**SET TASKS**
- A) Answer these questions using the article on Ann Christenson's ceramics:
(i) In what year did Christenson begin teaching at WSU?
(ii) Which university awarded her undergraduate and graduate degrees?
(iii) Where is the large-scale sundial she created?
- B) Proceed with the article on Ann Christenson's ceramics, writing on from its final sentence.

**TEXT PROVIDED**
*-*-*

Blending worlds, exploring space

Ceramic artist’s vessels layer materials, experiences

Ceramic works by Ann Christenson, a Washington State University professor emeritus, are on display at the university’s Museum of Art in Pullman.

Curator Ryan Hardesty imagines ceramics artist Ann Christenson’s studio walls as porous, the boundary between art and life cleared with ease.

Ideas move in, become entangled with other ideas, “and there’s kind of this resulting beautiful array.”

Some of the results – more than 100 pieces, many containing references to Christenson’s cross-cultural experiences, her domestic environment and the natural world – are on display at the Museum of Art at Washington State University in Pullman.

Christenson, who began teaching at WSU in 1990, retired from the university in 2012. She’s been using clay to make art for more than 50 years.

While the exhibition includes a sampling of Christenson’s early work, the bulk of it is more recent, Hardesty said. The show includes “intimate” semi-functional pieces – bowls, mugs, teapots – along with sculptural vessels and larger-scale sculptural works combining steel and clay.

Christenson, of Pullman, holds undergraduate and graduate degrees from the University of California, Berkeley. She credits her time working in the “Cal pot shop” in the early ’60s and demonstrations by abstract expressionist Peter Voulkos for helping to shape her ideas about clay.

Some five decades later, she said, “it’s surprising how much of the initial interests and influences remain.”

She’s long been interested in the idea of the vessel – what it stands for, how people have used it to express ideas about the natural and design worlds. She’s still more interested in the decorative tradition related to clay – ornamentation and elaboration of space – than the functional one.

And she’s long been combining steel and clay, the interaction between organic clay and industrial steel opening the door to metaphor.

The WSU show also includes photos of a large-scale sundial Christenson created for a courtyard on the University of California’s Clark Kerr campus in Berkeley, as well as pieces reflecting her cross-cultural experiences.

*-*-*

(Data excerpts)
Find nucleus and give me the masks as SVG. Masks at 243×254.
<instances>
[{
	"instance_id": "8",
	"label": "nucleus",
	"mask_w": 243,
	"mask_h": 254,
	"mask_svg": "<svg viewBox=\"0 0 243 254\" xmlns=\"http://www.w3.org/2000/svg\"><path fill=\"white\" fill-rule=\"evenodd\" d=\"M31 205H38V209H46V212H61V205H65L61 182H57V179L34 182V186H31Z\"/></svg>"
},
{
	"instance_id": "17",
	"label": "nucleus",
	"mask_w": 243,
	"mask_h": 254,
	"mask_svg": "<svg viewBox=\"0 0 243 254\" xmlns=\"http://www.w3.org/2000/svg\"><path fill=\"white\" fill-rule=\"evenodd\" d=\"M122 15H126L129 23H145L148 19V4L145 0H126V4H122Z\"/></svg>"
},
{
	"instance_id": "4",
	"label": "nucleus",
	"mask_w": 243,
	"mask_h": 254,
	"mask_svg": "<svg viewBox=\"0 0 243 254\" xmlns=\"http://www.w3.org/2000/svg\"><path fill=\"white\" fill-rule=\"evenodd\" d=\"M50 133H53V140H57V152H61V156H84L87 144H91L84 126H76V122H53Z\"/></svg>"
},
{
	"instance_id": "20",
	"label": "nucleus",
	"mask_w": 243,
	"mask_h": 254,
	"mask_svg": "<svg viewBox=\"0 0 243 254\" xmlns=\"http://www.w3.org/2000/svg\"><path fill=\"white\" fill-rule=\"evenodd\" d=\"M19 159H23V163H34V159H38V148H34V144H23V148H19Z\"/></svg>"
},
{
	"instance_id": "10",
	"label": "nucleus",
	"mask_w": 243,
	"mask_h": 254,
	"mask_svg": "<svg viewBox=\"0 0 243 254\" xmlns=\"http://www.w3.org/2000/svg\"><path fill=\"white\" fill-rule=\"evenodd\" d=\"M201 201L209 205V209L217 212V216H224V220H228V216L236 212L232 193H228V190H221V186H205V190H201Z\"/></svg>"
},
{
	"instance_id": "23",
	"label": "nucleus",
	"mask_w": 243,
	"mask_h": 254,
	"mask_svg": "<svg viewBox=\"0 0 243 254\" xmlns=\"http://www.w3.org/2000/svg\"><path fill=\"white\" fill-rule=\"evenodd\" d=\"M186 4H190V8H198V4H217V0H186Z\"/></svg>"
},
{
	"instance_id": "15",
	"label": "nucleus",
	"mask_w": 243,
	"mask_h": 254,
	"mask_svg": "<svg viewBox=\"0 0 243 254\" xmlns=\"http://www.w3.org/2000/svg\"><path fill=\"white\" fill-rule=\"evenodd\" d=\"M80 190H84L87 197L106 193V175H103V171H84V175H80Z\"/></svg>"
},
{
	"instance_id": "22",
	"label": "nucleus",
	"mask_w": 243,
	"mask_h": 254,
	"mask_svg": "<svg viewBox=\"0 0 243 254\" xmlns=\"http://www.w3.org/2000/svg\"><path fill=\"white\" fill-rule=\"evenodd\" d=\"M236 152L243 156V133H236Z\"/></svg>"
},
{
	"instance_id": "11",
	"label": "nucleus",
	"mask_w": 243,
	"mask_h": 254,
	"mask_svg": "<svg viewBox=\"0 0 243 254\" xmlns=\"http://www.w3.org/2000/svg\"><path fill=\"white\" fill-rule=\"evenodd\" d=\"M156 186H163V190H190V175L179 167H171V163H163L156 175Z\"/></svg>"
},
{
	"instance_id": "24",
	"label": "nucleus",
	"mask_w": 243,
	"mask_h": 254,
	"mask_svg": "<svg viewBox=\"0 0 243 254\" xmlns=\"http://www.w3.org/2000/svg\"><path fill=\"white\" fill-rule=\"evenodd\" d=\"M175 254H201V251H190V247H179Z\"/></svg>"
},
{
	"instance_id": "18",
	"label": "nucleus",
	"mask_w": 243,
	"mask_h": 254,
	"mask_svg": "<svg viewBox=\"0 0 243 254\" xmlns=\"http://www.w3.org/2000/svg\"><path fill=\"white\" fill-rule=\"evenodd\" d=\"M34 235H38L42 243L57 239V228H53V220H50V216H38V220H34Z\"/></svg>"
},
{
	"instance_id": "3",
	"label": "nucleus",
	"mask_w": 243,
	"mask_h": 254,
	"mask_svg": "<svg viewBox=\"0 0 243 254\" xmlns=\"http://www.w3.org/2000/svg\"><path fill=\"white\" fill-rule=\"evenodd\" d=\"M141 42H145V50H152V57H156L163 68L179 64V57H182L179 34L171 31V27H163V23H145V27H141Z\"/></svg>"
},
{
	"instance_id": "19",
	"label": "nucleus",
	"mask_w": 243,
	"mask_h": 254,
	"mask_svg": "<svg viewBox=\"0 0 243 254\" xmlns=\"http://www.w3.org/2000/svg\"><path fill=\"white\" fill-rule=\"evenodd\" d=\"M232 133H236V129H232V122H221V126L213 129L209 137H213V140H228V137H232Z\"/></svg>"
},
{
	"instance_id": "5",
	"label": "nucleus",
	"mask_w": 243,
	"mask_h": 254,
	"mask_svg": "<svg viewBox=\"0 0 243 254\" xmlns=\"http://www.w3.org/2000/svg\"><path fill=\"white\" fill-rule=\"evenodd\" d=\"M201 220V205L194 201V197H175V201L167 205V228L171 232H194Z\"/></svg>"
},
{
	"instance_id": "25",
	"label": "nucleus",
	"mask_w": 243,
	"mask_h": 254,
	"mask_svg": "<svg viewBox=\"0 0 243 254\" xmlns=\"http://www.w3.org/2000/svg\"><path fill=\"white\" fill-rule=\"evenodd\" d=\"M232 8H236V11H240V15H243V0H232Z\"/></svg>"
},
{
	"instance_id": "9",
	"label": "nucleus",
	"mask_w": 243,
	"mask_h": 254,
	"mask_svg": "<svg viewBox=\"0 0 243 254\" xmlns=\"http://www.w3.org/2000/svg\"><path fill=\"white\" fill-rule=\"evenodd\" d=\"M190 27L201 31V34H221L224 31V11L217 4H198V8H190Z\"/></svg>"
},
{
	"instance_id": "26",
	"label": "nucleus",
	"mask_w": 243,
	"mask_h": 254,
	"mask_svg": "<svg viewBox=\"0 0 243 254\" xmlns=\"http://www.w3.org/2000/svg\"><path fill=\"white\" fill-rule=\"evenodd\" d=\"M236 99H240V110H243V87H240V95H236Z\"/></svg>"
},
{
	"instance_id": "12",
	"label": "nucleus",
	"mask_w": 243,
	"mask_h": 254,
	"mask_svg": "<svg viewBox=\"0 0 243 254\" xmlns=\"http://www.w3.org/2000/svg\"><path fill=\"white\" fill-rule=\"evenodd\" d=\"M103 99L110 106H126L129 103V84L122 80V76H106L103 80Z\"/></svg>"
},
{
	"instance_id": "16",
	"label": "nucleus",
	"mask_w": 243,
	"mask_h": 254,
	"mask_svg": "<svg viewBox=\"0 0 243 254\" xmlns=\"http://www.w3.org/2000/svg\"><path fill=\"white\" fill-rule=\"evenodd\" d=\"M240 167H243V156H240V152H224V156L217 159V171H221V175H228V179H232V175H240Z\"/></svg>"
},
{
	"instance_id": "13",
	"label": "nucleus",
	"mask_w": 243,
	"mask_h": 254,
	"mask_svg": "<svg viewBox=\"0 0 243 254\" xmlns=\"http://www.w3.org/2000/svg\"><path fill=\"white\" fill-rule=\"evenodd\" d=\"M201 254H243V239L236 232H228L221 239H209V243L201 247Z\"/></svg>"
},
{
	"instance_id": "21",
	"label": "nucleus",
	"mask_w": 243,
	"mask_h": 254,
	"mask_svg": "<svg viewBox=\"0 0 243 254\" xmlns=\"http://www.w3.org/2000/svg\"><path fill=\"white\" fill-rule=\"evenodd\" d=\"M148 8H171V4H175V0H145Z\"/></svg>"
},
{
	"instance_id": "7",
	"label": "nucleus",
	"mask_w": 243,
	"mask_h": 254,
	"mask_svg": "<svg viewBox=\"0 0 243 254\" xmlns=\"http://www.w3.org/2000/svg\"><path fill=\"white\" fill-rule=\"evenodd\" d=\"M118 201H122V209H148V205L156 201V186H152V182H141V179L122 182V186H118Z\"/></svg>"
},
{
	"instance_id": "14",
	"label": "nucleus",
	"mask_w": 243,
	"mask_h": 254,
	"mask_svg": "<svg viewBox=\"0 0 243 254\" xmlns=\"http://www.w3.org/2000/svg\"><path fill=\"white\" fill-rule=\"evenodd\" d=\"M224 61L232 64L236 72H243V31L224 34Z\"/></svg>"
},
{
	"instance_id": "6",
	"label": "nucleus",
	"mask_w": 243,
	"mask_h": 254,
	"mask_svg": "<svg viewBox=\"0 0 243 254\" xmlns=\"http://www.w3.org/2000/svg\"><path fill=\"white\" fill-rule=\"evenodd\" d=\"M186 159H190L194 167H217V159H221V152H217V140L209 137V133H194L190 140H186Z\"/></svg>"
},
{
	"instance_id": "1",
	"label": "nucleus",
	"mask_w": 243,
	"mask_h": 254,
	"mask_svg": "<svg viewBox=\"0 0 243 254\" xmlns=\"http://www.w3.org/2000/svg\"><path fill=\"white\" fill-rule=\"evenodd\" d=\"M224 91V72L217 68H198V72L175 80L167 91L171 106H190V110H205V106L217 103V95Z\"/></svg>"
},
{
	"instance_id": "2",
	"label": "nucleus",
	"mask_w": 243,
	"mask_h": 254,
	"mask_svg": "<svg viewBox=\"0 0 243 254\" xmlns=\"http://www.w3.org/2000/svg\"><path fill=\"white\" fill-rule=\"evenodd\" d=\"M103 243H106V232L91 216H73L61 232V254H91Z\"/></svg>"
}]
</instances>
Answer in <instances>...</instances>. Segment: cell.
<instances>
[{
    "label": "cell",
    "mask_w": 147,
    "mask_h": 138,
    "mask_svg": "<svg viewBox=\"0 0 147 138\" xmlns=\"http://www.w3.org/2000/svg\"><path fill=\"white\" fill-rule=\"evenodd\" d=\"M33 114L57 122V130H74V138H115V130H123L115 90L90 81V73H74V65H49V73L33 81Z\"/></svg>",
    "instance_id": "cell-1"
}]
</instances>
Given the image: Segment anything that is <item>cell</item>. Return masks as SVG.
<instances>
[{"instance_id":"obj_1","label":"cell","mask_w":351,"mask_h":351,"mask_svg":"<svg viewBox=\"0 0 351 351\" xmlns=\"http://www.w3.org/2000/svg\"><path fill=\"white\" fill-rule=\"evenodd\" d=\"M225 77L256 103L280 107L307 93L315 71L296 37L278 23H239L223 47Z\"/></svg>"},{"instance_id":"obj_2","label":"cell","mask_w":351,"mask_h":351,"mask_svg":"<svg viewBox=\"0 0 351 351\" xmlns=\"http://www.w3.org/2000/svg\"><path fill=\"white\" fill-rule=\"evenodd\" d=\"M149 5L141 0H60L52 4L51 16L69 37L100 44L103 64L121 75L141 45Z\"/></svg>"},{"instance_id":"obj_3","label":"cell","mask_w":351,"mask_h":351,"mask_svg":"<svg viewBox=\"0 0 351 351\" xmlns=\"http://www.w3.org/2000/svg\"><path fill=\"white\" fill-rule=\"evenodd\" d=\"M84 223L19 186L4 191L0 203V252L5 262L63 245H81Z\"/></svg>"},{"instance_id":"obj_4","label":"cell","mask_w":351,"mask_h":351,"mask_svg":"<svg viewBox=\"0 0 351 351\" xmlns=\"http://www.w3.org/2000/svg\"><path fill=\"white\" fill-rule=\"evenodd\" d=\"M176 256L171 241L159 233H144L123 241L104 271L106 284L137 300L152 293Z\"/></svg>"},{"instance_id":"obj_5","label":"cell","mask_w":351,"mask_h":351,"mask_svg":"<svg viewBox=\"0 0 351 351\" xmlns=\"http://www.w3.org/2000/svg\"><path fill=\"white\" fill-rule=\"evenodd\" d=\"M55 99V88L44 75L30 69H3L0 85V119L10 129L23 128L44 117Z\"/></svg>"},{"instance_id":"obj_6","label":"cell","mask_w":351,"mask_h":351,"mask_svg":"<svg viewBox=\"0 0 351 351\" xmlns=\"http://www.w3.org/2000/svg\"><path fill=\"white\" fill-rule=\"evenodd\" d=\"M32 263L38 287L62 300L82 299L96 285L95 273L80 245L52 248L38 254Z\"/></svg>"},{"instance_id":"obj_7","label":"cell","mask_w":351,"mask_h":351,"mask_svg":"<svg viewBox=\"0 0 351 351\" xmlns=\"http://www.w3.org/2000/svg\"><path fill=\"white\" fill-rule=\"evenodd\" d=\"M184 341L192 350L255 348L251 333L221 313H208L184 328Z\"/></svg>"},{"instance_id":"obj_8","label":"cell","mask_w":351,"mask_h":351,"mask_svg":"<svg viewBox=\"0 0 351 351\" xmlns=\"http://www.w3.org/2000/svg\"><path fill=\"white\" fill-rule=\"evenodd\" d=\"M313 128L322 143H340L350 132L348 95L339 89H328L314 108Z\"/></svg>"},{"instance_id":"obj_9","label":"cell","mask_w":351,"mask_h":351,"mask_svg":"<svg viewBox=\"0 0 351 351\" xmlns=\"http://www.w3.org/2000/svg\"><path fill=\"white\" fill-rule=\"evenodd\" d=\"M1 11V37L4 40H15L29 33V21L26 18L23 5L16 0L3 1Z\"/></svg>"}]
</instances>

*-*-*

**SOLVED TASKS**
- A)
(i) 1990
(ii) The University of California, Berkeley
(iii) In a courtyard on the University of California's Clark Kerr campus in Berkeley

- B)
Christenson made the first of several trips to China in 1995 for the International Women’s Conference. She said she was drawn to China’s history of ceramics.

While Christenson created some work in China, she said she spent more time looking. She saw huge storage pots – “beautiful things” – created within a folk tradition. She visited sites including wood-burning kilns used by farmers who became potters after growing seasons ended.

After the conference, she helped set up an exchange program with artists in China, hosting women in the U.S.

Jo Hockenhull, a printmaker and painter who taught with Christenson at WSU, traveled with her friend to China and also worked on the exchange program.

Hockenhull said Christenson is a master of materials and has a sense of form that seems entirely intuitive.

“She can make clay look like lace and steel look like fluffy, wind-blown curtains,” Hockenhull said. “She just bends her material to her will.”

Hockenhull, who now lives in Salem, said Christenson’s work is built of multiple layers.

“She pulls together a lot of subject matter – it’s not always imagery, but sometimes it is – and layers these elements on top of each other,” Hockenhull said. “It’s sort of like the way life is. As you get experience, as you go through a process, one thing is put on top of another on top of another on top of another. And she does that in her work.”